No figure – including that glorious tall-tale-spinner Buffalo Bill Cody – is more riddled with confusion, controversy and misinformation than that hero of the Alamo, David (Davy) Crockett (1876-1836). Despite a strong predilection for all facets our Western Myth, I must confess that Crockett and other early frontiersmen have never really been of particular interest to me. I am too young to have been consumed by the great Crockett fad started by Walt Disney in 1955, when America’s youth actually wore coonskin caps and went about singing The Ballad of Davy Crockett. (“Born on a mountaintop in Tennessee/Greenest state in the land of the free/Raised in the woods so knew every tree/Kilt him a bear when we was only three/DAVY, DAVY Crockett, King of the Wild Frontier!” and so on for some 20 verses.) This fad was as pervasive and as powerful as the furor that surrounded Elvis Presley and the Beatles – if less pernicious than either – and those who were true believers seem never to have lost the faith. Believe it or not, I once worked for the head of a global public relations firm who was still so besotted by the Crockett craze of his boyhood that he still wore a coonskin cap. Now that is devotion.
However, Davy Crockett has now come magically alive to me in Bob Thompson’s delightful Born on a Mountaintop: On The Road With Davy Crockett and the Ghosts of the Wild Frontier, and I finally see why the Crockett myth is so compelling.
For those looking for a straightforward biography, Thompson’s book will come as a disappointment. Instead, he goes after something much more interesting and personal. Much in the manner of Footsteps biographer Richard Holmes, Thompson writes a book literally pursuing his subject. He traces the historical Davy by following him through Tennessee, westward, and then to Washington, where he served two terms in Congress. We go with Davy on a book tour through Washington, D.C., Baltimore, Philadelphia and New York, and then retrace those fateful steps to Texas and the Alamo.
Though chasing ghosts, Thompson is extremely aware of the difficulties inherent in this method. He writes: “The past is a foreign country,” as the novelist L.P. Hartley wrote, but I think that Hartley understated the problem. The past is a foreign country that’s impossible to visit. You can’t just skip across the border, hire yourself a translator, and ask old John Crockett where he was on the afternoon of October 7, 1780 — let alone get up close and persona with his celebrity son.
The historical Crockett he finds is a man of contradictions. Born dirt poor, he received little education. He fought the Creeks and took part in several important skirmishes in the Indian war. After several unsuccessful attempts are raising his standard of living, he married (after his first wife died) a woman of modest means, but still of relative means. He became a local politician and ended up going to Congress – first as a supporter of Andrew Jackson, and then as his bitter enemy.
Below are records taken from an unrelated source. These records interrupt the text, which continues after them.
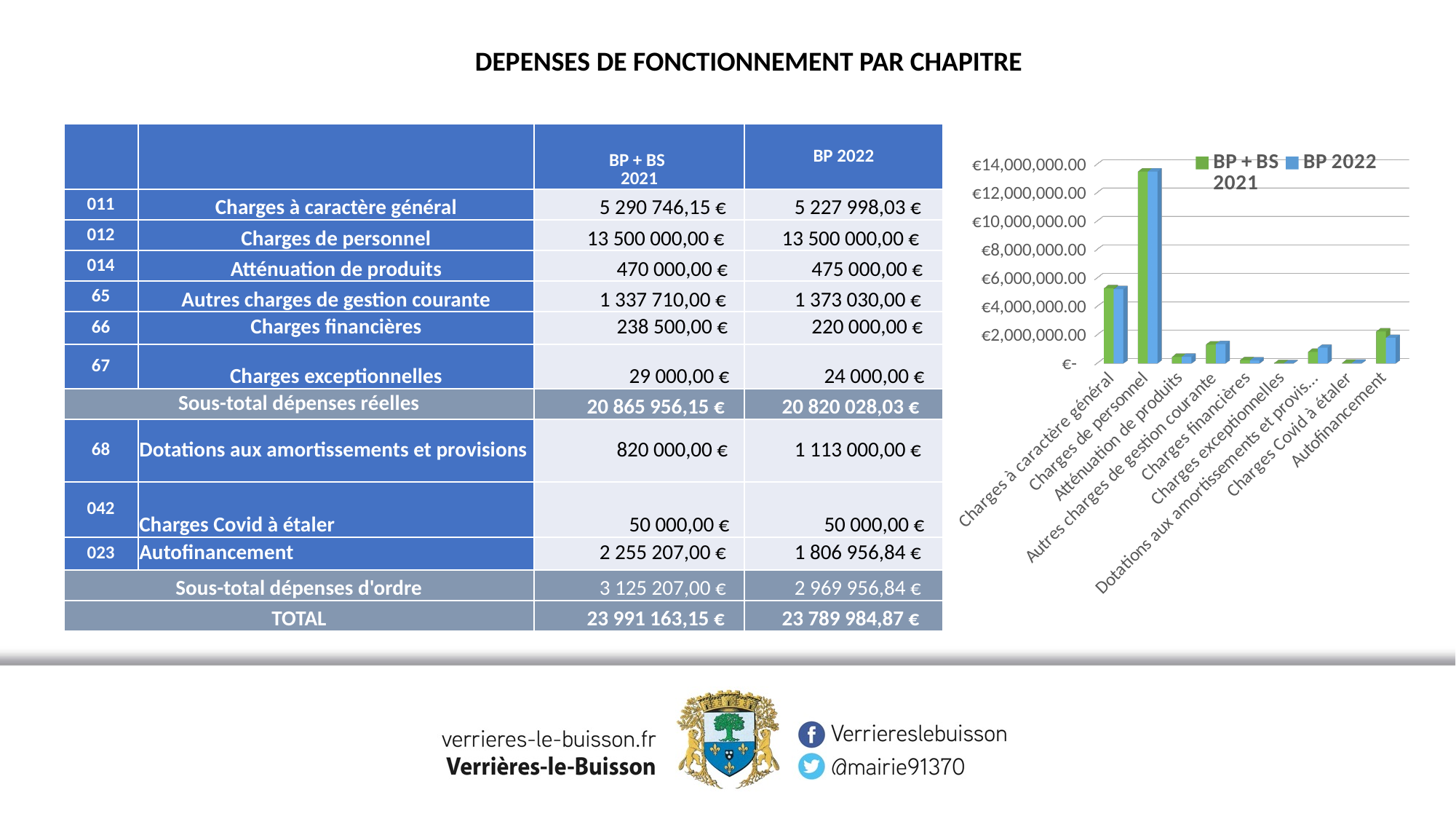
Which colour represents the BP 2022 series in the chart? blue Is the BP 2022 value for Charges de personnel greater or less than €12,000,000.00? greater Is the BP + BS 2021 value for Charges à caractère général greater or less than €6,000,000.00? less Which is larger in the chart: the BP 2022 value for Autofinancement or the BP 2022 value for Charges financières? Autofinancement Which category has the highest bars in the chart? Charges de personnel Is the BP 2022 value for Autres charges de gestion courante greater or less than €2,000,000.00? less According to the slide, what is the BP 2022 value for Charges de personnel? 13 500 000,00 € What kind of chart is shown on the right of the slide? bar chart What is the difference between the BP + BS 2021 and BP 2022 values for Charges à caractère général shown on the slide? 62 748,12 € How many categories are shown along the x axis of the chart? 9 How many series does the chart's legend list? 2 According to the slide, what is the BP + BS 2021 value for Autofinancement? 2 255 207,00 €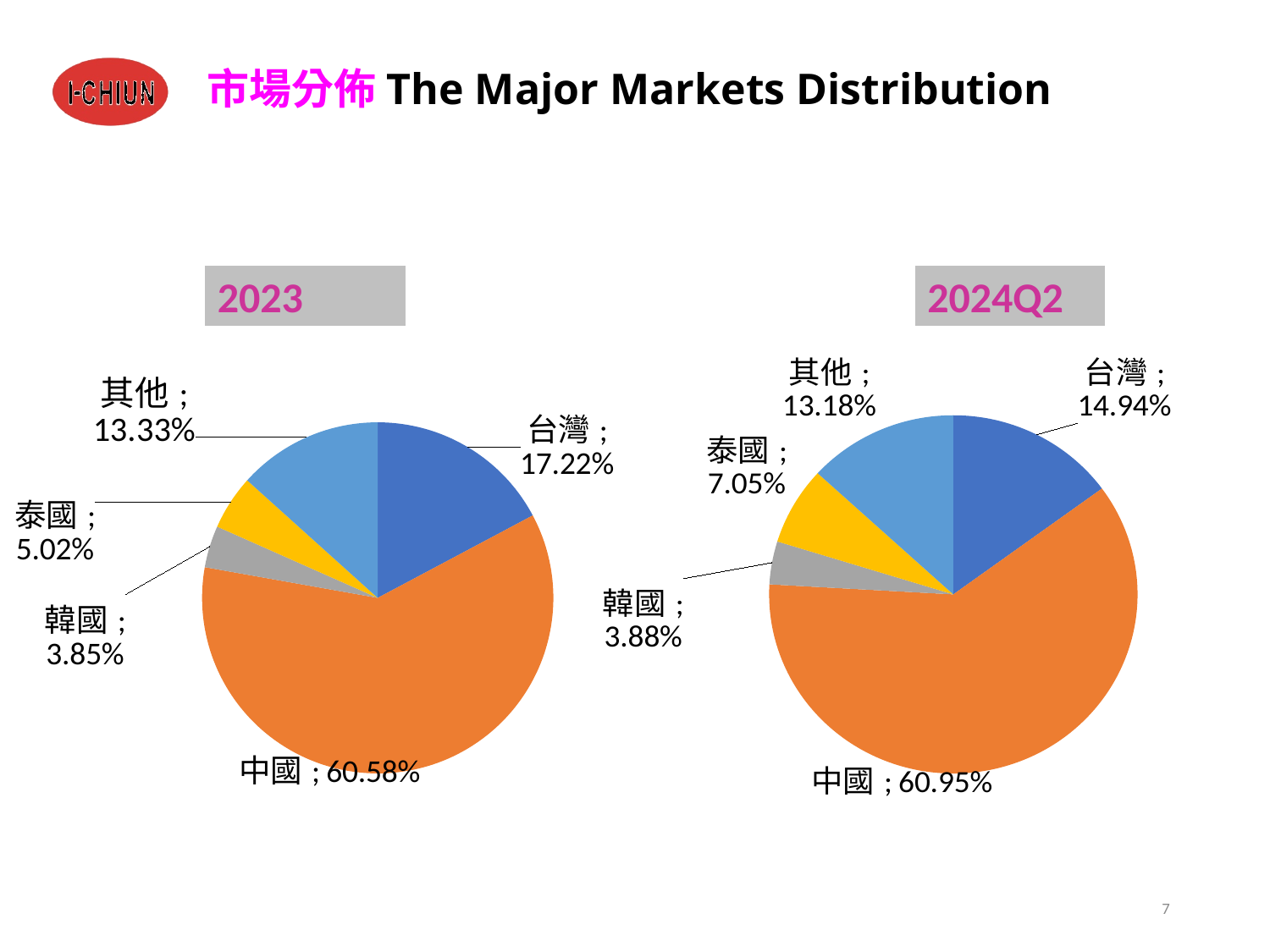
In the 2024Q2 pie chart, what is the value for 韓國? 3.88% In the 2024Q2 pie chart, what share does 台灣 have? 14.94% In the 2024Q2 pie chart, what is the difference between the shares of 泰國 and 韓國? 3.17% In the 2023 pie chart, what is the difference between the shares of 台灣 and 其他? 3.89% In the 2024Q2 pie chart, which category has the smallest share? 韓國 In the 2023 pie chart, which category has the largest share? 中國 Which is larger: the share of 泰國 in the 2023 chart or in the 2024Q2 chart? 2024Q2 How many slices does the 2023 pie chart have? 5 In the 2023 pie chart, what is the value for 泰國? 5.02% In the 2023 pie chart, what share does 中國 have? 60.58% What colour is the 中國 slice in both pie charts? Orange What type of chart is used for the 2024Q2 data? Pie chart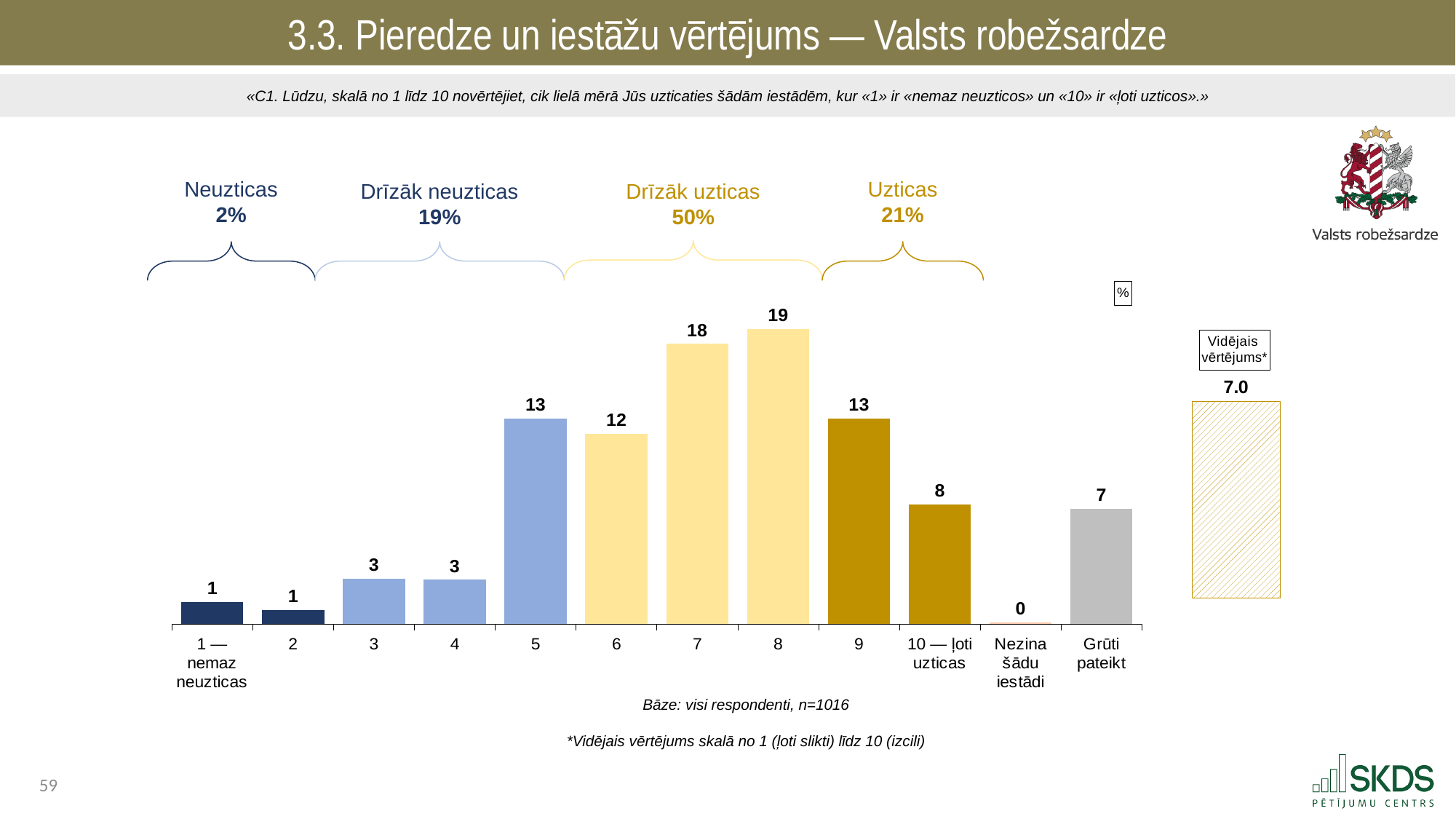
Which rating category has the highest bar? 8 What percentage is shown for the 'Drīzāk uzticas' group? 50% What type of chart is shown on the slide? bar chart What value is shown for the 'Grūti pateikt' category? 7 What is the value for 'Nezina šādu iestādi'? 0 What is the difference between the values for rating 7 and rating 6? 6 What is the average rating ('Vidējais vērtējums') shown on the slide? 7.0 What is the value shown for the rating 5 bar? 13 What is the sample size stated in the base note below the chart? n=1016 What percentage of respondents gave a rating of 8? 19 How many bars are plotted in the chart? 12 Which is larger, the value for rating 9 or the value for '10 — ļoti uzticas'? 9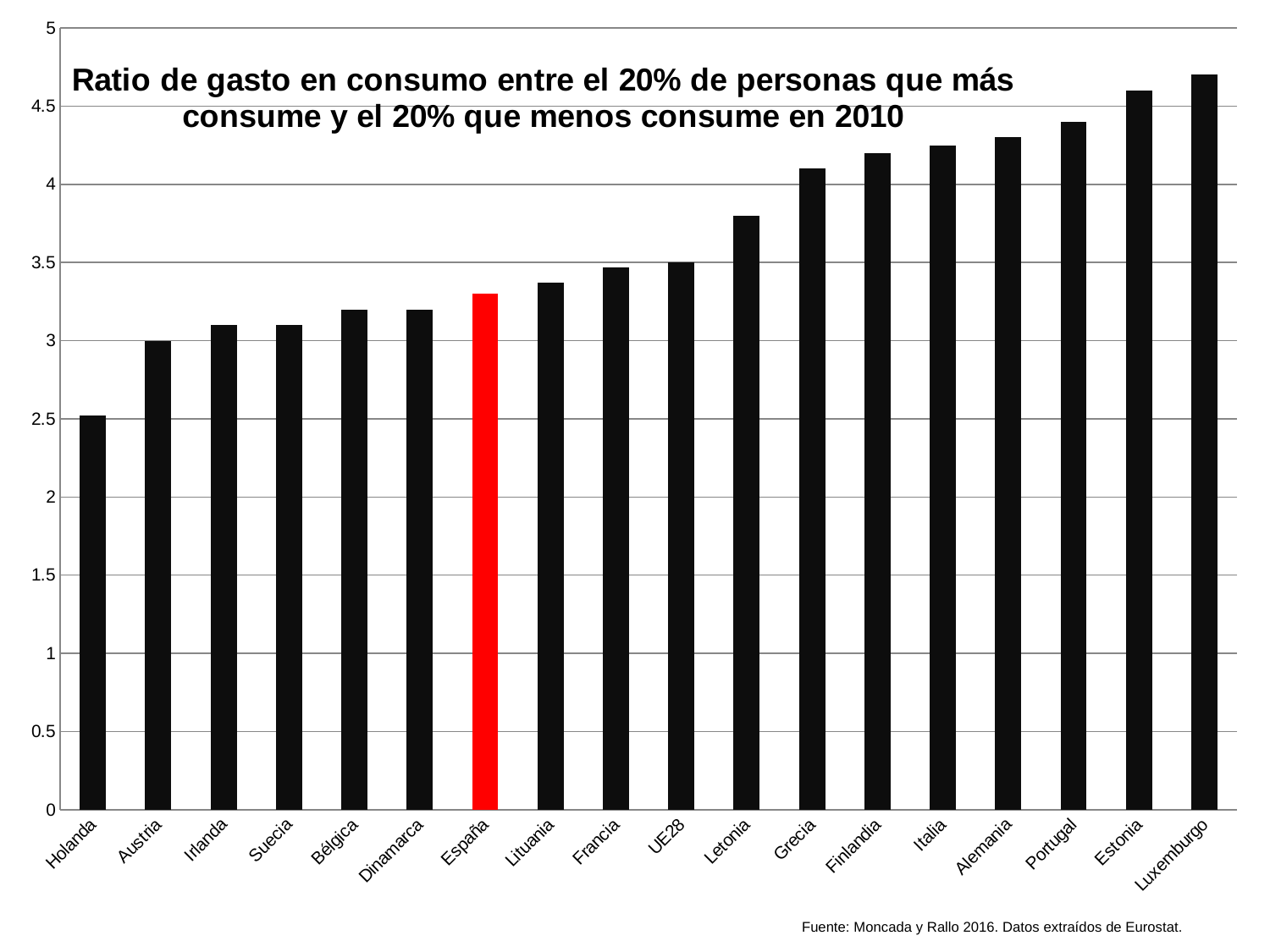
Which country has the highest ratio in the chart? Luxemburgo Is the value for Luxemburgo greater or less than 4.5? greater How many categories are shown on the x axis? 18 Which country's bar is highlighted in red? España Is the value for Holanda greater or less than 3? less Is the value for España greater or less than 3.5? less What kind of chart is shown on the slide? bar chart Which country has the lowest ratio in the chart? Holanda Which has the larger value, Alemania or Irlanda? Alemania Do the values rise or fall from left to right along the x axis? rise What is the value for Austria? 3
The paradoxes are many. Here was an Indian fighter who went to Congress and bitterly fought Jackson on an illegal Indian land grab. He was really “the poor man’s friend,” but he hobnobbed (or tried to) with Eastern Brahmans. He concocted the most outrageous tall tales about himself, but took umbrage (mostly) when others did so. Losing his seat in Congress – thanks mostly to Jackson (a man who makes Stalin look like Mother Theresa) – he heads West again and becomes embroiled in the battle for Texas liberty.
How and why? Well, Davy’s time in Texas is just little more than the last three months of his life, but Thompson devotes more than a hundred pages to it. Like all men, Davy was complicated and self-contradictory. He really did believe the fight in Texas was “the good fight,” but he also saw it as a way to revive his flaccid political career, and maybe get some land out of the deal.
Thompson starts the book by explaining that his two young daughters became interested in Crockett after hearing Burl Ives sing the Ballad, and how he spent years becoming fascinated himself. He also spends a great many pages on the Crockett craze of the 1950s, and examines where fact and fiction overlap. (Not very often is the verdict.)
Thompson was a longtime features writer for The Washington Post, and his Born on a Mountaintop is an eccentric, elliptical, solipsistic and often discursive book. However, it is also a fascinating read and an interesting meditation on Americana, past and present. It comes highly recommended.